Catur dikenal sebaggai penyair bohemian. Dia suka berkelana dari tempat satu ke tempat lain tanpa memberitahukan keluarganya. Tak heran, ketika meninggal, tetangganya kebingungan untuk menghubungi keluarganya. Lantaran kedua orangtuanya sudah meninggal, begitu pula dengan kedua kakaknya. Tinggal seorang kakak sulungnya yang tinggal di Jakarta dan tengah dalam perjalanan ke Yogyakarta ketika Catur dikebumikan. “Itu karena gaya hidupnya bohemian,” kata Agus yang juga bekas dosen Catur di jurusan teater Institut Seni Indonesia Yogyakarta.
Menurut Agus, selama hidup, Catur dikenal sebagai seniman yang produktif dalam membuat cerpen maupun puisi. Lantaran keterbatasan ekonomi, anak bungsu dari empat bersaudara itu sempat menempelkan karya-karya sastranya di lokasi-lokasi yang menjadi ajang berkumpul para seniman. “Makanya juga dikenal sebagai aktivis sastra tempel,” kata Agus.
Gaya hidupnya eksentrik. Bahkan Agus sempat mengiranya ‘gila’. “Tapi itu mungkin karena stress saja. Soal ekonomi. Tapi dia adalah seniman yang kreatif dan pandai,” kata Agus yang pernah melihat Catur menjadi kurir undangan ke kampus dan berjualan parfum.
Catur pernah menulis status pada Blackberry-nya: Three things you cannot recover in life: the word after its said, the moment after its missed, and the time after its gone.
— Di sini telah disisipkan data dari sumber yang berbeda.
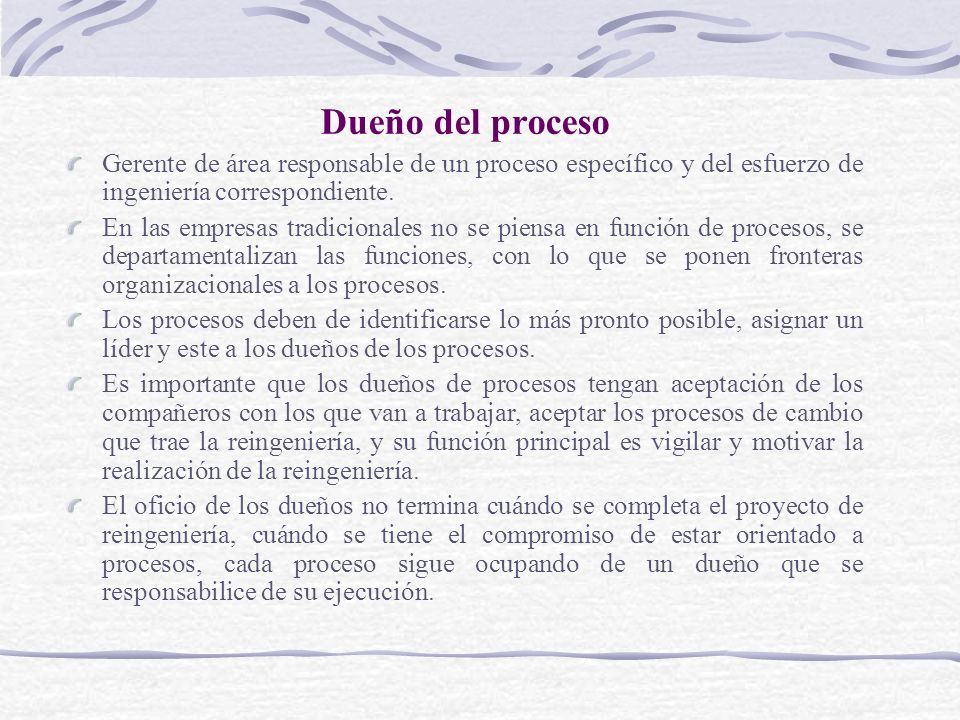 Dueño del proceso

Gerente de área responsable de un proceso específico y del esfuerzo de ingeniería correspondiente.

En las empresas tradicionales no se piensa en función de procesos, se departamentalizan las funciones, con lo que se ponen fronteras organizacionales a los procesos.

Los procesos deben de identificarse lo más pronto posible, asignar un líder y este a los dueños de los procesos.

Es importante que los dueños de procesos tengan aceptación de los compañeros con los que van a trabajar, aceptar los procesos de cambio que trae la reingeniería, y su función principal es vigilar y motivar la realización de la reingeniería.

El oficio de los dueños no termina cuándo se completa el proyecto de reingeniería, cuándo se tiene el compromiso de estar orientado a procesos, cada proceso sigue ocupando de un dueño que se responsabilice de su ejecución.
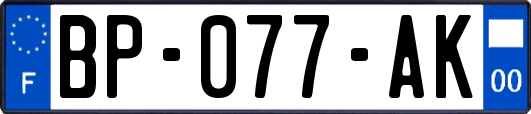 F
BP-077-AK
00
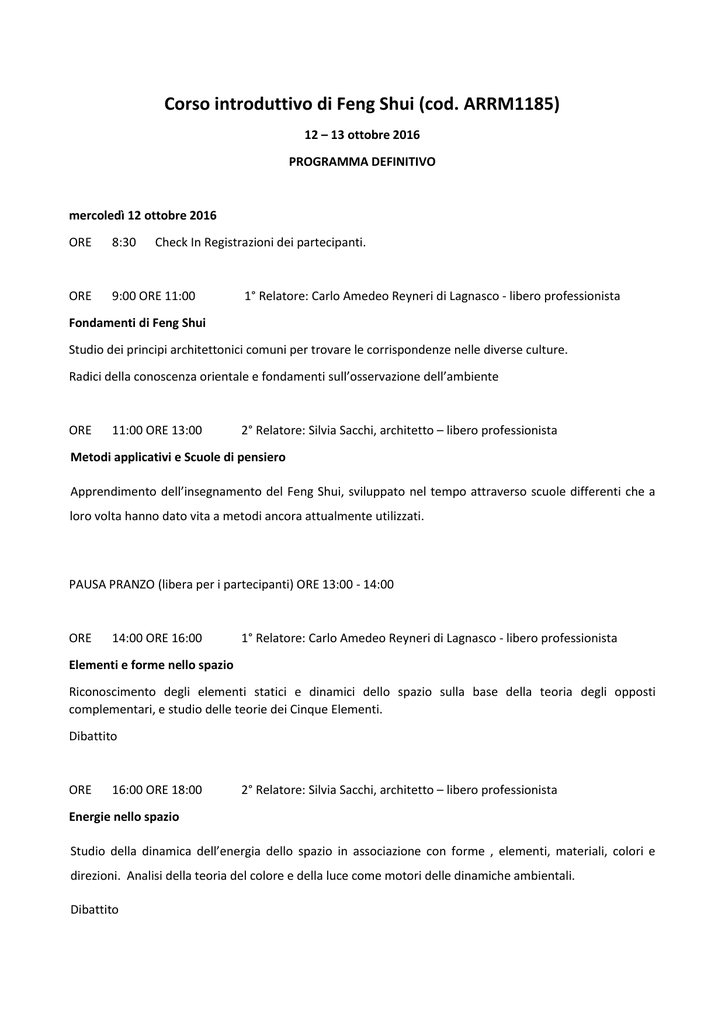 Corso introduttivo di Feng Shui (cod. ARRM1185)

12 – 13 ottobre 2016

PROGRAMMA DEFINITIVO

mercoledì 12 ottobre 2016

ORE 8:30 Check In Registrazioni dei partecipanti.

ORE 9:00 ORE 11:00 1° Relatore: Carlo Amedeo Reyneri di Lagnasco - libero professionista

Fondamenti di Feng Shui

Studio dei principi architettonici comuni per trovare le corrispondenze nelle diverse culture.

Radici della conoscenza orientale e fondamenti sull'osservazione dell'ambiente

ORE 11:00 ORE 13:00 2° Relatore: Silvia Sacchi, architetto – libero professionista

Metodi applicativi e Scuole di pensiero

Apprendimento dell'insegnamento del Feng Shui, sviluppato nel tempo attraverso scuole differenti che a loro volta hanno dato vita a metodi ancora attualmente utilizzati.

PAUSA PRANZO (libera per i partecipanti) ORE 13:00 - 14:00

ORE 14:00 ORE 16:00 1° Relatore: Carlo Amedeo Reyneri di Lagnasco - libero professionista

Elementi e forme nello spazio

Riconoscimento degli elementi statici e dinamici dello spazio sulla base della teoria degli opposti complementari, e studio delle teorie dei Cinque Elementi.

Dibattito

ORE 16:00 ORE 18:00 2° Relatore: Silvia Sacchi, architetto – libero professionista

Energie nello spazio

Studio della dinamica dell'energia dello spazio in associazione con forme , elementi, materiali, colori e direzioni. Analisi della teoria del colore e della luce come motori delle dinamiche ambientali.

Dibattito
“Kabar duka ini dikira Aprll Mop,” kata Agus.
Catur pernah menulis puisi berjudul Amsal Mati Muda.
Amsal Mati Muda
Terceritakan padaku
kisah penyair mati tragis
lantaran dicabik sipilis nan tak kunjung habis
menghajar raganya hingga tipis
borok menganga menguar nanah di sekujur tubuhnya
adalah penanda yang disematkan jaman bagi pilihan untuk gaya hidupnya
di atas rel kereta waktu ia melaju
decit roda berpacu diantar besi membeku
derit jerit keluh peluh perempuan banal
menanti penumpang di ujung gang tempat mangkal
tak ada lagi yang bisa melarang memang
“Dilarang Melarang,” kataku
karena sesiapapun boleh ikut serta
: Yang bukan penyair silahkan ambil bagian.